L’orage dont ce brusque changement atmosphérique a été le précurseur infaillible, monte tout à coup à l’horizon, et s’avance avec la vitesse d’un météore.
L’habitant de la zone tempérée ne saurait se faire une idée de l’intensité de ce phénomène, et de la rapidité avec laquelle il se produit.
Un point noir est apparu à l’orient, à l’endroit où la nappe étincelante du fleuve semble couper l’azur du ciel. Ce point grandit, devient une tache qui s’étale, en quelques moments. Le bleu intense du firmament pâlit aussitôt.
Le soleil rougit, se marbre de plaques violettes et semble clignoter au milieu des brumes.
La tache est maintenant une nuée d’un noir opaque, dont l’aspect sinistre est encore augmenté par le fauve rayonnement d’une bande de cuivre qui la circonscrit de tout côtés.

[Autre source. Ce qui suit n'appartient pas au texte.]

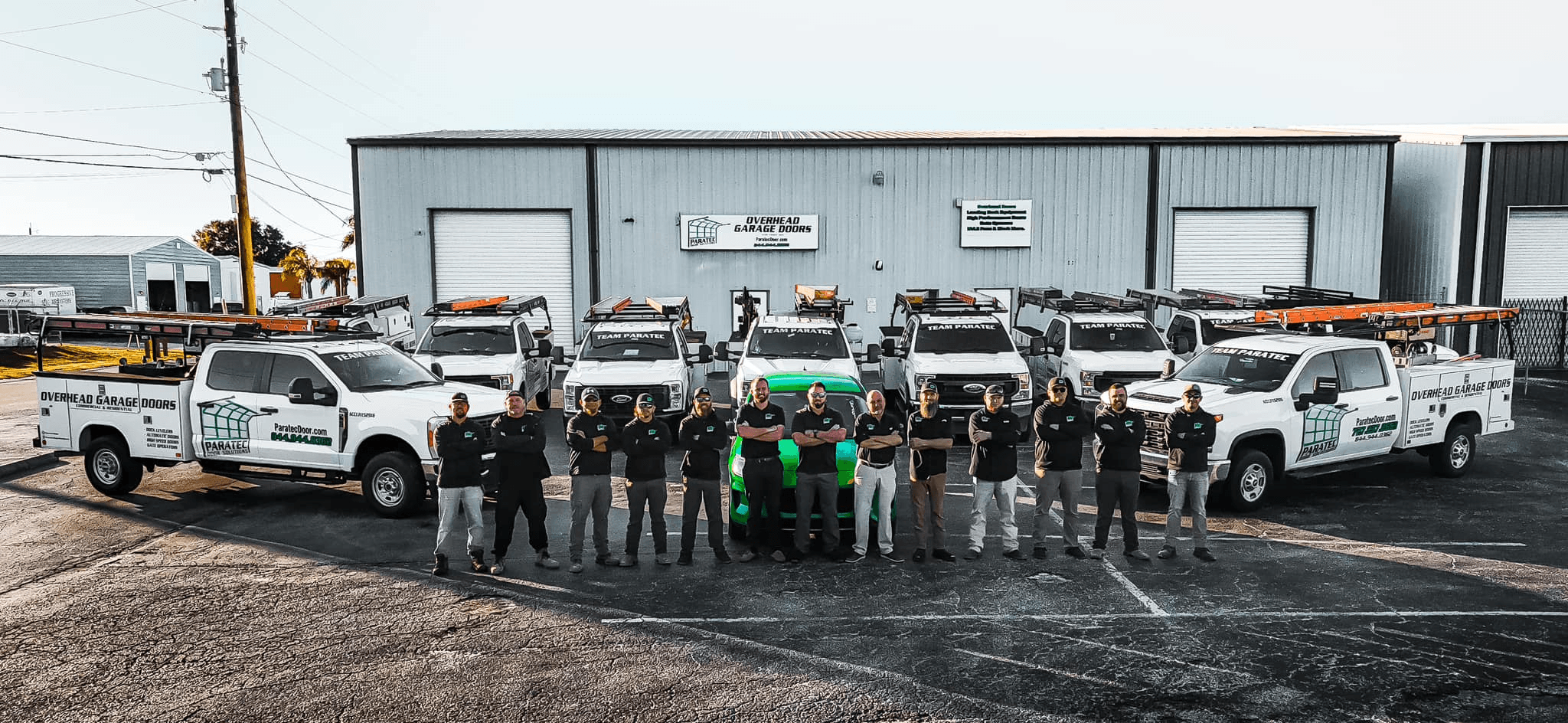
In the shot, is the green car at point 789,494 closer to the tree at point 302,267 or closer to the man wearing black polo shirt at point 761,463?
the man wearing black polo shirt at point 761,463

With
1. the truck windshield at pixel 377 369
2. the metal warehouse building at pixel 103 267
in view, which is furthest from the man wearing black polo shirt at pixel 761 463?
the metal warehouse building at pixel 103 267

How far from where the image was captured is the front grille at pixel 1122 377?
15547 millimetres

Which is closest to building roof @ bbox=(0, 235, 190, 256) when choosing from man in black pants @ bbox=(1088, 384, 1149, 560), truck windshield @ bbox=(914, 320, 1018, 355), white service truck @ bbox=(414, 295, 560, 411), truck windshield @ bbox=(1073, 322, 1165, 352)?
white service truck @ bbox=(414, 295, 560, 411)

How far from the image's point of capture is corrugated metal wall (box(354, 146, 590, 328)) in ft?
83.3

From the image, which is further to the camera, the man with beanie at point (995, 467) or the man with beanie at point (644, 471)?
the man with beanie at point (995, 467)

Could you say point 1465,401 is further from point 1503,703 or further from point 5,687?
point 5,687

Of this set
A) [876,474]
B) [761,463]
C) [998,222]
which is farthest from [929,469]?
[998,222]

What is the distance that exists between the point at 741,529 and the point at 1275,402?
604 centimetres

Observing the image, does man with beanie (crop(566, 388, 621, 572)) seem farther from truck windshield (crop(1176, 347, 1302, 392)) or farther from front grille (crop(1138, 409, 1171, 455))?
truck windshield (crop(1176, 347, 1302, 392))

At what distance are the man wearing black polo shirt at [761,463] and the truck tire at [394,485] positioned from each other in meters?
3.84

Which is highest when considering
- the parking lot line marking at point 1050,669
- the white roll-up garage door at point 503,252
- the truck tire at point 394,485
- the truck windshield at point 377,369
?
the white roll-up garage door at point 503,252

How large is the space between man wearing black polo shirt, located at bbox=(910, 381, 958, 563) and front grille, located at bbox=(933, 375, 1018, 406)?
5697mm

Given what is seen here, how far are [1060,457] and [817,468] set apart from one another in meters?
2.19

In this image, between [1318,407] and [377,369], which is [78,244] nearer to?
[377,369]
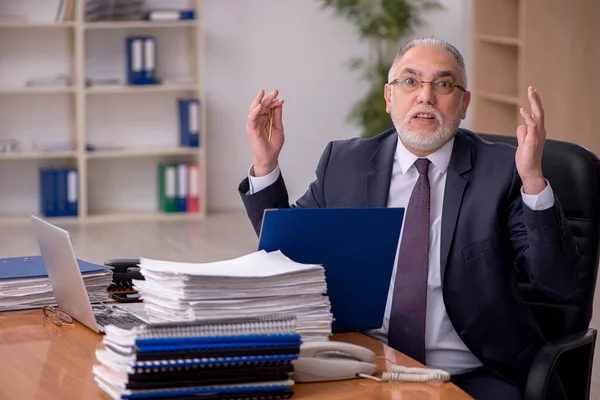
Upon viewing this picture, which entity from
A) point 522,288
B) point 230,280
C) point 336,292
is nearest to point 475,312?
point 522,288

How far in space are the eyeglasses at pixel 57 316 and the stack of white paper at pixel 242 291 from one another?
0.38 meters

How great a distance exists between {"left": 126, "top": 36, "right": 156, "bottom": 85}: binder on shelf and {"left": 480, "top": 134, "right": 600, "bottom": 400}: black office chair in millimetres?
5395

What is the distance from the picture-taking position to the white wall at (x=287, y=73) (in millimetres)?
8125

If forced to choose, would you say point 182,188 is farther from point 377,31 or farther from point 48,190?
point 377,31

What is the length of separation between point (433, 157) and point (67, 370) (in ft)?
3.51

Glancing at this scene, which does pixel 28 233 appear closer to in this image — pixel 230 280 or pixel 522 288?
pixel 522 288

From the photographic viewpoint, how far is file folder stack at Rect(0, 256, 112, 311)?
2.41 m

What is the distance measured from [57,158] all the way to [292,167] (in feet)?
6.00

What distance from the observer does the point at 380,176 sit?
262 centimetres

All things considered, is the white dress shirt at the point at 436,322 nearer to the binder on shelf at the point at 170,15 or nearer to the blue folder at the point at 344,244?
the blue folder at the point at 344,244

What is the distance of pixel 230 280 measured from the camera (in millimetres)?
1883

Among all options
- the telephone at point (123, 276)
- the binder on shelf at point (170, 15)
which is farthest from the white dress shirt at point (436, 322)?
the binder on shelf at point (170, 15)

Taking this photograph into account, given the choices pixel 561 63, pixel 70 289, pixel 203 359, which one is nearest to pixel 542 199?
pixel 203 359

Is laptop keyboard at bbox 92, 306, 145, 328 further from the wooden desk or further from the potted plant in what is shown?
the potted plant
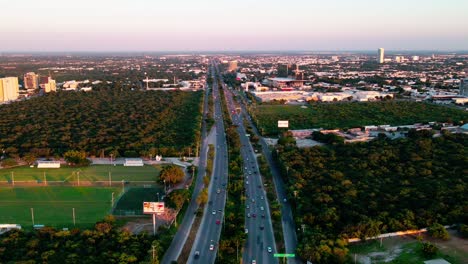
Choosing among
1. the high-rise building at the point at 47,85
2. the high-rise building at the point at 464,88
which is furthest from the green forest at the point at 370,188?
the high-rise building at the point at 47,85

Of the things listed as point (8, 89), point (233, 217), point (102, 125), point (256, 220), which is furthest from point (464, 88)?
point (8, 89)

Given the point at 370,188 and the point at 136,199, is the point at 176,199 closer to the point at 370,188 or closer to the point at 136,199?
the point at 136,199

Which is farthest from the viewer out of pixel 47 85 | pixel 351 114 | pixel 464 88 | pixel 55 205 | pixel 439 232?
pixel 47 85

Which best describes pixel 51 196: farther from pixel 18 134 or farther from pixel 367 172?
pixel 367 172

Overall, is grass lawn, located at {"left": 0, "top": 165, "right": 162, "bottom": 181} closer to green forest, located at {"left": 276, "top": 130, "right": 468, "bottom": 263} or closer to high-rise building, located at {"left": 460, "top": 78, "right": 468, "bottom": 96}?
green forest, located at {"left": 276, "top": 130, "right": 468, "bottom": 263}

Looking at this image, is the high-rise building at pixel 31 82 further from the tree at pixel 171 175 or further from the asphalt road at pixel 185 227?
the tree at pixel 171 175

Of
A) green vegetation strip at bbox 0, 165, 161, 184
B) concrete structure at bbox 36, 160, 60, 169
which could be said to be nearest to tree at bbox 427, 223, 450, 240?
green vegetation strip at bbox 0, 165, 161, 184
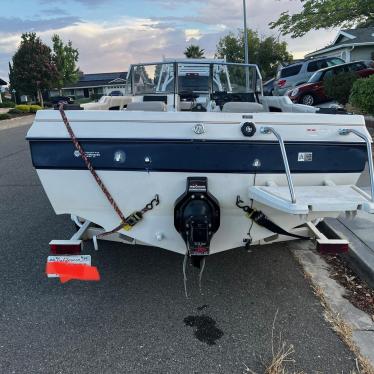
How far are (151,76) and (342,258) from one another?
4.03 metres

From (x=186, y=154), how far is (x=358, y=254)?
2.13 meters

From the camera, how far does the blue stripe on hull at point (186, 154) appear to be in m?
3.13

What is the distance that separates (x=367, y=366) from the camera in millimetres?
2723

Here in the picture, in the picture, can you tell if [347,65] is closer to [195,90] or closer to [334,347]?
[195,90]

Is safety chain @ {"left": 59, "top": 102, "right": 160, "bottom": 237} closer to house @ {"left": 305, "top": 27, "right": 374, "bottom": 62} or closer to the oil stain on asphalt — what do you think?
the oil stain on asphalt

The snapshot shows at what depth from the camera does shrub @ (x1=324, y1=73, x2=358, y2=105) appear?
46.2 feet

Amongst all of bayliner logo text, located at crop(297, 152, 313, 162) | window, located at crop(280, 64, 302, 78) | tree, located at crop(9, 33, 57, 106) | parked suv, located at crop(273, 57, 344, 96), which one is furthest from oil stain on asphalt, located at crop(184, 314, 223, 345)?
tree, located at crop(9, 33, 57, 106)

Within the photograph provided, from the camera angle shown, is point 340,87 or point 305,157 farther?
point 340,87

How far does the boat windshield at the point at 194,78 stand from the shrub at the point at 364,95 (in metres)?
4.60

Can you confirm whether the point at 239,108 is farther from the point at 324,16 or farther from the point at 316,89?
the point at 324,16

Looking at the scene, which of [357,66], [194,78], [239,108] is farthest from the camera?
[357,66]

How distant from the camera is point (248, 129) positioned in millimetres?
3096

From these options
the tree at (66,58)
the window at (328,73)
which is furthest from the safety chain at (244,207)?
the tree at (66,58)

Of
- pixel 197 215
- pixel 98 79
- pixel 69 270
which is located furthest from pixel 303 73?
pixel 98 79
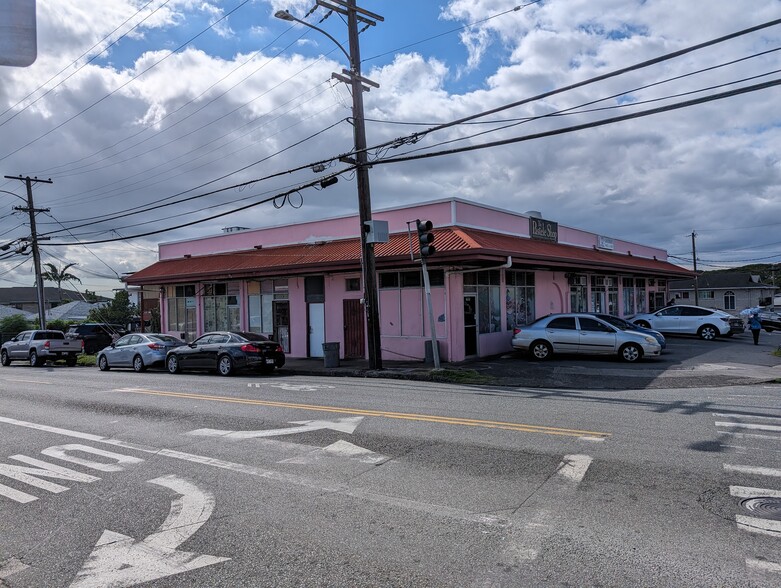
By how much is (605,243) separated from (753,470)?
2562 cm

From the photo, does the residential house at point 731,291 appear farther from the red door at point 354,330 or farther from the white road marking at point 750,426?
the white road marking at point 750,426

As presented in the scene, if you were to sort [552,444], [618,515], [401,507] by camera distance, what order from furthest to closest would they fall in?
[552,444] < [401,507] < [618,515]

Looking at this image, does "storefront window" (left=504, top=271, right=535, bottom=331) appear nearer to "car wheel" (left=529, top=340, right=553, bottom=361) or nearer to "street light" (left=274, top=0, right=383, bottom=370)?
"car wheel" (left=529, top=340, right=553, bottom=361)

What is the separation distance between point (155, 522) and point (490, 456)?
3676mm

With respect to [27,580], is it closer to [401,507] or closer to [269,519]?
[269,519]

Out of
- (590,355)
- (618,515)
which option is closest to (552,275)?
(590,355)

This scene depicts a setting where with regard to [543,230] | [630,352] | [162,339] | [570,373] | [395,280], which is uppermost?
[543,230]

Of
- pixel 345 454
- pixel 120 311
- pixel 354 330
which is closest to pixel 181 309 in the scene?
pixel 354 330

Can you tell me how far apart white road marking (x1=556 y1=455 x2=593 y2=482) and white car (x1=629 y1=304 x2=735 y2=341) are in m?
21.5

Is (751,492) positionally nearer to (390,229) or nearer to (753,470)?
(753,470)

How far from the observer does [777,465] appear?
20.5ft

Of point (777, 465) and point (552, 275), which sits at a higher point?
point (552, 275)

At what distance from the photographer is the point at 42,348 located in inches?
1064

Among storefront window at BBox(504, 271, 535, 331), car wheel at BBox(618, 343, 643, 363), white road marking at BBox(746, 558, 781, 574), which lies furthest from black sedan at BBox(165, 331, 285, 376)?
white road marking at BBox(746, 558, 781, 574)
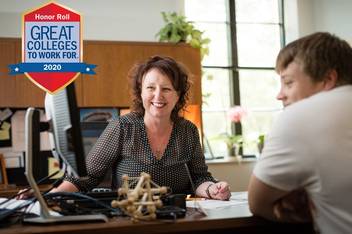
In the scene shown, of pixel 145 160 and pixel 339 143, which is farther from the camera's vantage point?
pixel 145 160

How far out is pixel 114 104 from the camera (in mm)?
3586

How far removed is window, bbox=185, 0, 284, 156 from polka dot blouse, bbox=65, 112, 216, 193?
8.71ft

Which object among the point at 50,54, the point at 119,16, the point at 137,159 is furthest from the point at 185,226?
the point at 119,16

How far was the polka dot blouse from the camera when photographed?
1763 millimetres

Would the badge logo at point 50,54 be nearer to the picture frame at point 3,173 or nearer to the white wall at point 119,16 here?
the white wall at point 119,16

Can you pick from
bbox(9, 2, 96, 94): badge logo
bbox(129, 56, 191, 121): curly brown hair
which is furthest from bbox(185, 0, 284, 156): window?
bbox(129, 56, 191, 121): curly brown hair

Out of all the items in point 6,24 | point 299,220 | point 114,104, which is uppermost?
point 6,24

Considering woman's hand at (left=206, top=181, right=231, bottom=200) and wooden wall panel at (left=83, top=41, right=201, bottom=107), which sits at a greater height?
wooden wall panel at (left=83, top=41, right=201, bottom=107)

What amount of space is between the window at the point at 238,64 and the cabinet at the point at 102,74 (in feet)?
2.91

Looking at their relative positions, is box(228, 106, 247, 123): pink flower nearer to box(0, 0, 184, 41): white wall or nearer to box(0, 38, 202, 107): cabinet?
box(0, 38, 202, 107): cabinet

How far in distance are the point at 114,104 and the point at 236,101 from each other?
5.36 ft

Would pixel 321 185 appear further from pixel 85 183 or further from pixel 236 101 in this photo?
pixel 236 101

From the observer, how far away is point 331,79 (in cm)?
106

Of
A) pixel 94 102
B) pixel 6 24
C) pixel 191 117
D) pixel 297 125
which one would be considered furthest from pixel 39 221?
pixel 6 24
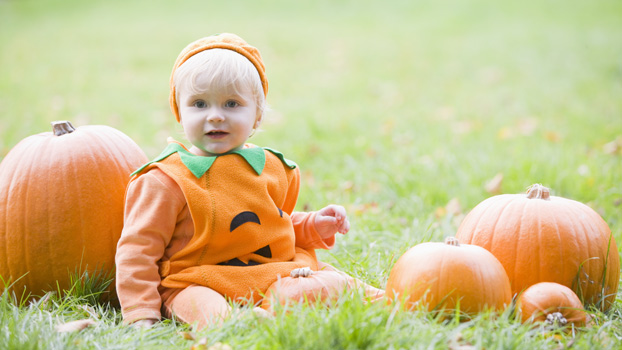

Un silence lugubre enveloppe bientôt l’immense vallée, comme si la nature concentrait toutes ses forces pour résister à la convulsion qui va tout à l’heure la secouer.
Tout se tait, les hommes et les fauves. Le grondement de la cataracte paraît lui-même atténué, et les vapeurs de Mosi oa Tounya, plus denses maintenant, semblent s’élever avec peine, pour former sur l’écran noir des panaches d’une blancheur éblouissante.